• [SELECTION]
══════════
CREATE TABLE "PROP_ADDRESS"
( "BISUNIQUEID" NUMBER(16,0), "OCC_ID" NUMBER(16,0), "REFERENCE" NUMBER(16,0), "STREET1" NVARCHAR2(50),
"STREET2" NVARCHAR2(30), "LOCALITY" NVARCHAR2(30), "TOWN" NVARCHAR2(30), "COUNTY" NVARCHAR2(30),
"POST_CODE" NVARCHAR2(8), "COUNTRY" NUMBER(16,0), "MAP" NVARCHAR2(100)
)

CREATE UNIQUE INDEX "SYS_C0014196" ON "CONFIGDOMAIN1"."PROP_ADDRESS" ("BISUNIQUEID")
CREATE INDEX "IX_ADDRESS_REFERENCE" ON "CONFIGDOMAIN1"."PROP_ADDRESS" ("REFERENCE")

-- This holds addresses :) - currently has 500,000 rows

So thats the tables, all pretty basic.....



Here is the *actual* test query im using that works fast... page of results returned in 0.017 seconds :-

select * from ( select A.*, rownum rnum from (
SELECT "ROOT"."ENTITY_ID" AS "E01ID", PROP_PERSON_GEN.FULLNAME, PROP_ADDRESS.STREET1, PROP_ADDRESS.TOWN
FROM "SEARCH_RESULTS" "ROOT"
LEFT OUTER JOIN "PROP_PERSON_GEN" "PROP_PERSON_GEN" ON "ROOT"."ENTITY_ID"="PROP_PERSON_GEN"."REFERENCE"
LEFT OUTER JOIN PROP_ADDRESS ON "ROOT"."ENTITY_ID"="PROP_ADDRESS"."REFERENCE"
══════════
• [PROVIDED RECORDS]

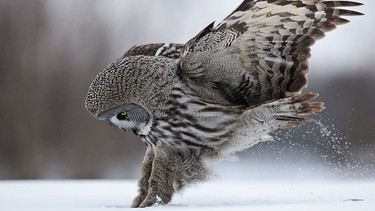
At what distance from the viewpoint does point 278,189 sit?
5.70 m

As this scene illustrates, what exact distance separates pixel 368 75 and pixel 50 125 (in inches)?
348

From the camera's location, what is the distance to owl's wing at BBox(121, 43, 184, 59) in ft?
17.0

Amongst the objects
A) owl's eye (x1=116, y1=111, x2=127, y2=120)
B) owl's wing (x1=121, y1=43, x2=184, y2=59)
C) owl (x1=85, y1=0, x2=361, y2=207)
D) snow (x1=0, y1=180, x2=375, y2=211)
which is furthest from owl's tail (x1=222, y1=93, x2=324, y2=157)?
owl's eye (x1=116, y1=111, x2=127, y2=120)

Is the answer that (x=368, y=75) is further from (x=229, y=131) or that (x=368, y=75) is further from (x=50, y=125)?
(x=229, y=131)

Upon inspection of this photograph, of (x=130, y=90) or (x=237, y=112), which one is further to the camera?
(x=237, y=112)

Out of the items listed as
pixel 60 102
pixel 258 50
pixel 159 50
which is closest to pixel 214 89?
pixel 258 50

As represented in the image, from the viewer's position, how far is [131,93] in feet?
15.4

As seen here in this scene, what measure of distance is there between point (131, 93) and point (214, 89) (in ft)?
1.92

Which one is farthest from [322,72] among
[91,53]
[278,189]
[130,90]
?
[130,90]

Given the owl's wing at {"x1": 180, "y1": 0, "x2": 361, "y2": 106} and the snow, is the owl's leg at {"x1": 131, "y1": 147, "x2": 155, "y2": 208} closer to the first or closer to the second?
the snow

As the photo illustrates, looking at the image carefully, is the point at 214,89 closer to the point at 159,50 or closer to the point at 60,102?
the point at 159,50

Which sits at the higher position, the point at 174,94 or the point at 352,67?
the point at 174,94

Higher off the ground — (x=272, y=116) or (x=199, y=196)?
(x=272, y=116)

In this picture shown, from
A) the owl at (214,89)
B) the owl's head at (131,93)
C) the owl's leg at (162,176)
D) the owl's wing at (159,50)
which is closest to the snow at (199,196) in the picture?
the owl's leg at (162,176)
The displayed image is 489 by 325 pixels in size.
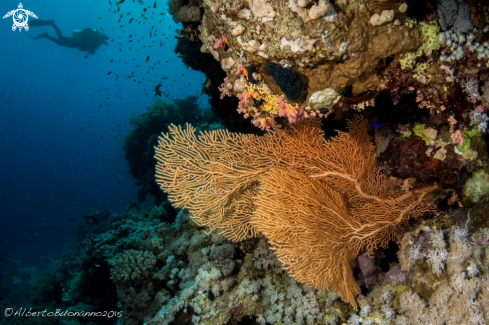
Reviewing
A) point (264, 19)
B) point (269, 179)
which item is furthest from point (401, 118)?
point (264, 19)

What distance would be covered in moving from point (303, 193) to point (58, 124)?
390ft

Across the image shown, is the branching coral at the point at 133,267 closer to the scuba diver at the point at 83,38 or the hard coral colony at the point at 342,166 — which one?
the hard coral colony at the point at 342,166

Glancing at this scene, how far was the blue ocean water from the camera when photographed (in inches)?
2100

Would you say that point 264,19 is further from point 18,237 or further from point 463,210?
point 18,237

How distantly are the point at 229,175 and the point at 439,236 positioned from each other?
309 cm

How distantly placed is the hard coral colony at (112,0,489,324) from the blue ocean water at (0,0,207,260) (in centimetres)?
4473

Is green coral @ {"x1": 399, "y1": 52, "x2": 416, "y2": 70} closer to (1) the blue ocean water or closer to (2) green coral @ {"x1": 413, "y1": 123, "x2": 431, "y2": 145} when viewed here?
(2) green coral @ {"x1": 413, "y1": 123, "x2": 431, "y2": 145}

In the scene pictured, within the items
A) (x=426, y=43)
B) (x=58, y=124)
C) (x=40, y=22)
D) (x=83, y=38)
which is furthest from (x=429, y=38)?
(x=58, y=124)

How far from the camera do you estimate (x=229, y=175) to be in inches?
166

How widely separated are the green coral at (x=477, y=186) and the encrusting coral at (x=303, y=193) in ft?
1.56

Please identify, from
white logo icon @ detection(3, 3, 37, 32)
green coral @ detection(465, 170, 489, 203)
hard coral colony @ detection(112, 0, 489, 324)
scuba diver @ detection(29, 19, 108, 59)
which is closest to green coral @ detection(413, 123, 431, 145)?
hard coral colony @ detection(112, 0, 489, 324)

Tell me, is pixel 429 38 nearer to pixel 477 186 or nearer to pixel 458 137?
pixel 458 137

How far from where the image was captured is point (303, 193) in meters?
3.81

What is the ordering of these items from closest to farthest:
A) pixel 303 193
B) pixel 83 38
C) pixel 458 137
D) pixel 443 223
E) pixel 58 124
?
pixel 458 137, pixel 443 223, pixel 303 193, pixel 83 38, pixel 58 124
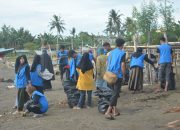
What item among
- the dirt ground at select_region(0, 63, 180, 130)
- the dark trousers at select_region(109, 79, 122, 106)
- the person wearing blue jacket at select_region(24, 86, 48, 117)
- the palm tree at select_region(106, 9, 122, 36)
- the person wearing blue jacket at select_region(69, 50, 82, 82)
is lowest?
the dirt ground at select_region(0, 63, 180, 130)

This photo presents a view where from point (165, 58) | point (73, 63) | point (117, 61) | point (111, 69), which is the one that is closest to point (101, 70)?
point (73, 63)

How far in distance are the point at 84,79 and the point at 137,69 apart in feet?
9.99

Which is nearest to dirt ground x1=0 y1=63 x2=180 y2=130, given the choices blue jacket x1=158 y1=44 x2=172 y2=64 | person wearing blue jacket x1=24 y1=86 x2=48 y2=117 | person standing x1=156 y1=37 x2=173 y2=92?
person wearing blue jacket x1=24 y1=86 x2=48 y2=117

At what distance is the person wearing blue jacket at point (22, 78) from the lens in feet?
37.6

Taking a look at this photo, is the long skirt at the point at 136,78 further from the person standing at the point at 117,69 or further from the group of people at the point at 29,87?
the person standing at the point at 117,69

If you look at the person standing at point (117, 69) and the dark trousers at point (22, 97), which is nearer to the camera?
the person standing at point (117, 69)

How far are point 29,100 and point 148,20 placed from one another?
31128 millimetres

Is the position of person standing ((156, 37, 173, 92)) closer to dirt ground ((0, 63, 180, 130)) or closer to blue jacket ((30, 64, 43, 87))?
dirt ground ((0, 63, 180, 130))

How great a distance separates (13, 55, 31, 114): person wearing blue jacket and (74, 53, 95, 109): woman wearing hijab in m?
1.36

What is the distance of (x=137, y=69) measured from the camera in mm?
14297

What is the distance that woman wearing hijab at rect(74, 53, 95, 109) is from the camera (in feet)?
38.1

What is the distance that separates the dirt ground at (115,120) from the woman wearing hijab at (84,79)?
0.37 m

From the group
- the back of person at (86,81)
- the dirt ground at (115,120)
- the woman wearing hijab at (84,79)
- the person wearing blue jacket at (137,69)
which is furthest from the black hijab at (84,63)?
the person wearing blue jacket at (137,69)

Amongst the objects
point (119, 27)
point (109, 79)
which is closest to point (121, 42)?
══════════
• [EXERCISE SET]
#1 Reproduce the SQL excerpt from the words "CREATE UNIQUE INDEX" through "all pretty basic.....", substituting "APPDOMAIN1" for "CONFIGDOMAIN1" throughout.
#2 In the SQL excerpt, how long does the test query take to return a page of results?

• [RESULTS OF THE TASKS]
#1
CREATE UNIQUE INDEX "SYS_C0014196" ON "APPDOMAIN1"."PROP_ADDRESS" ("BISUNIQUEID")
CREATE INDEX "IX_ADDRESS_REFERENCE" ON "APPDOMAIN1"."PROP_ADDRESS" ("REFERENCE")

-- This holds addresses :) - currently has 500,000 rows

So thats the tables, all pretty basic.....

#2 It returns a page of results in 0.017 seconds.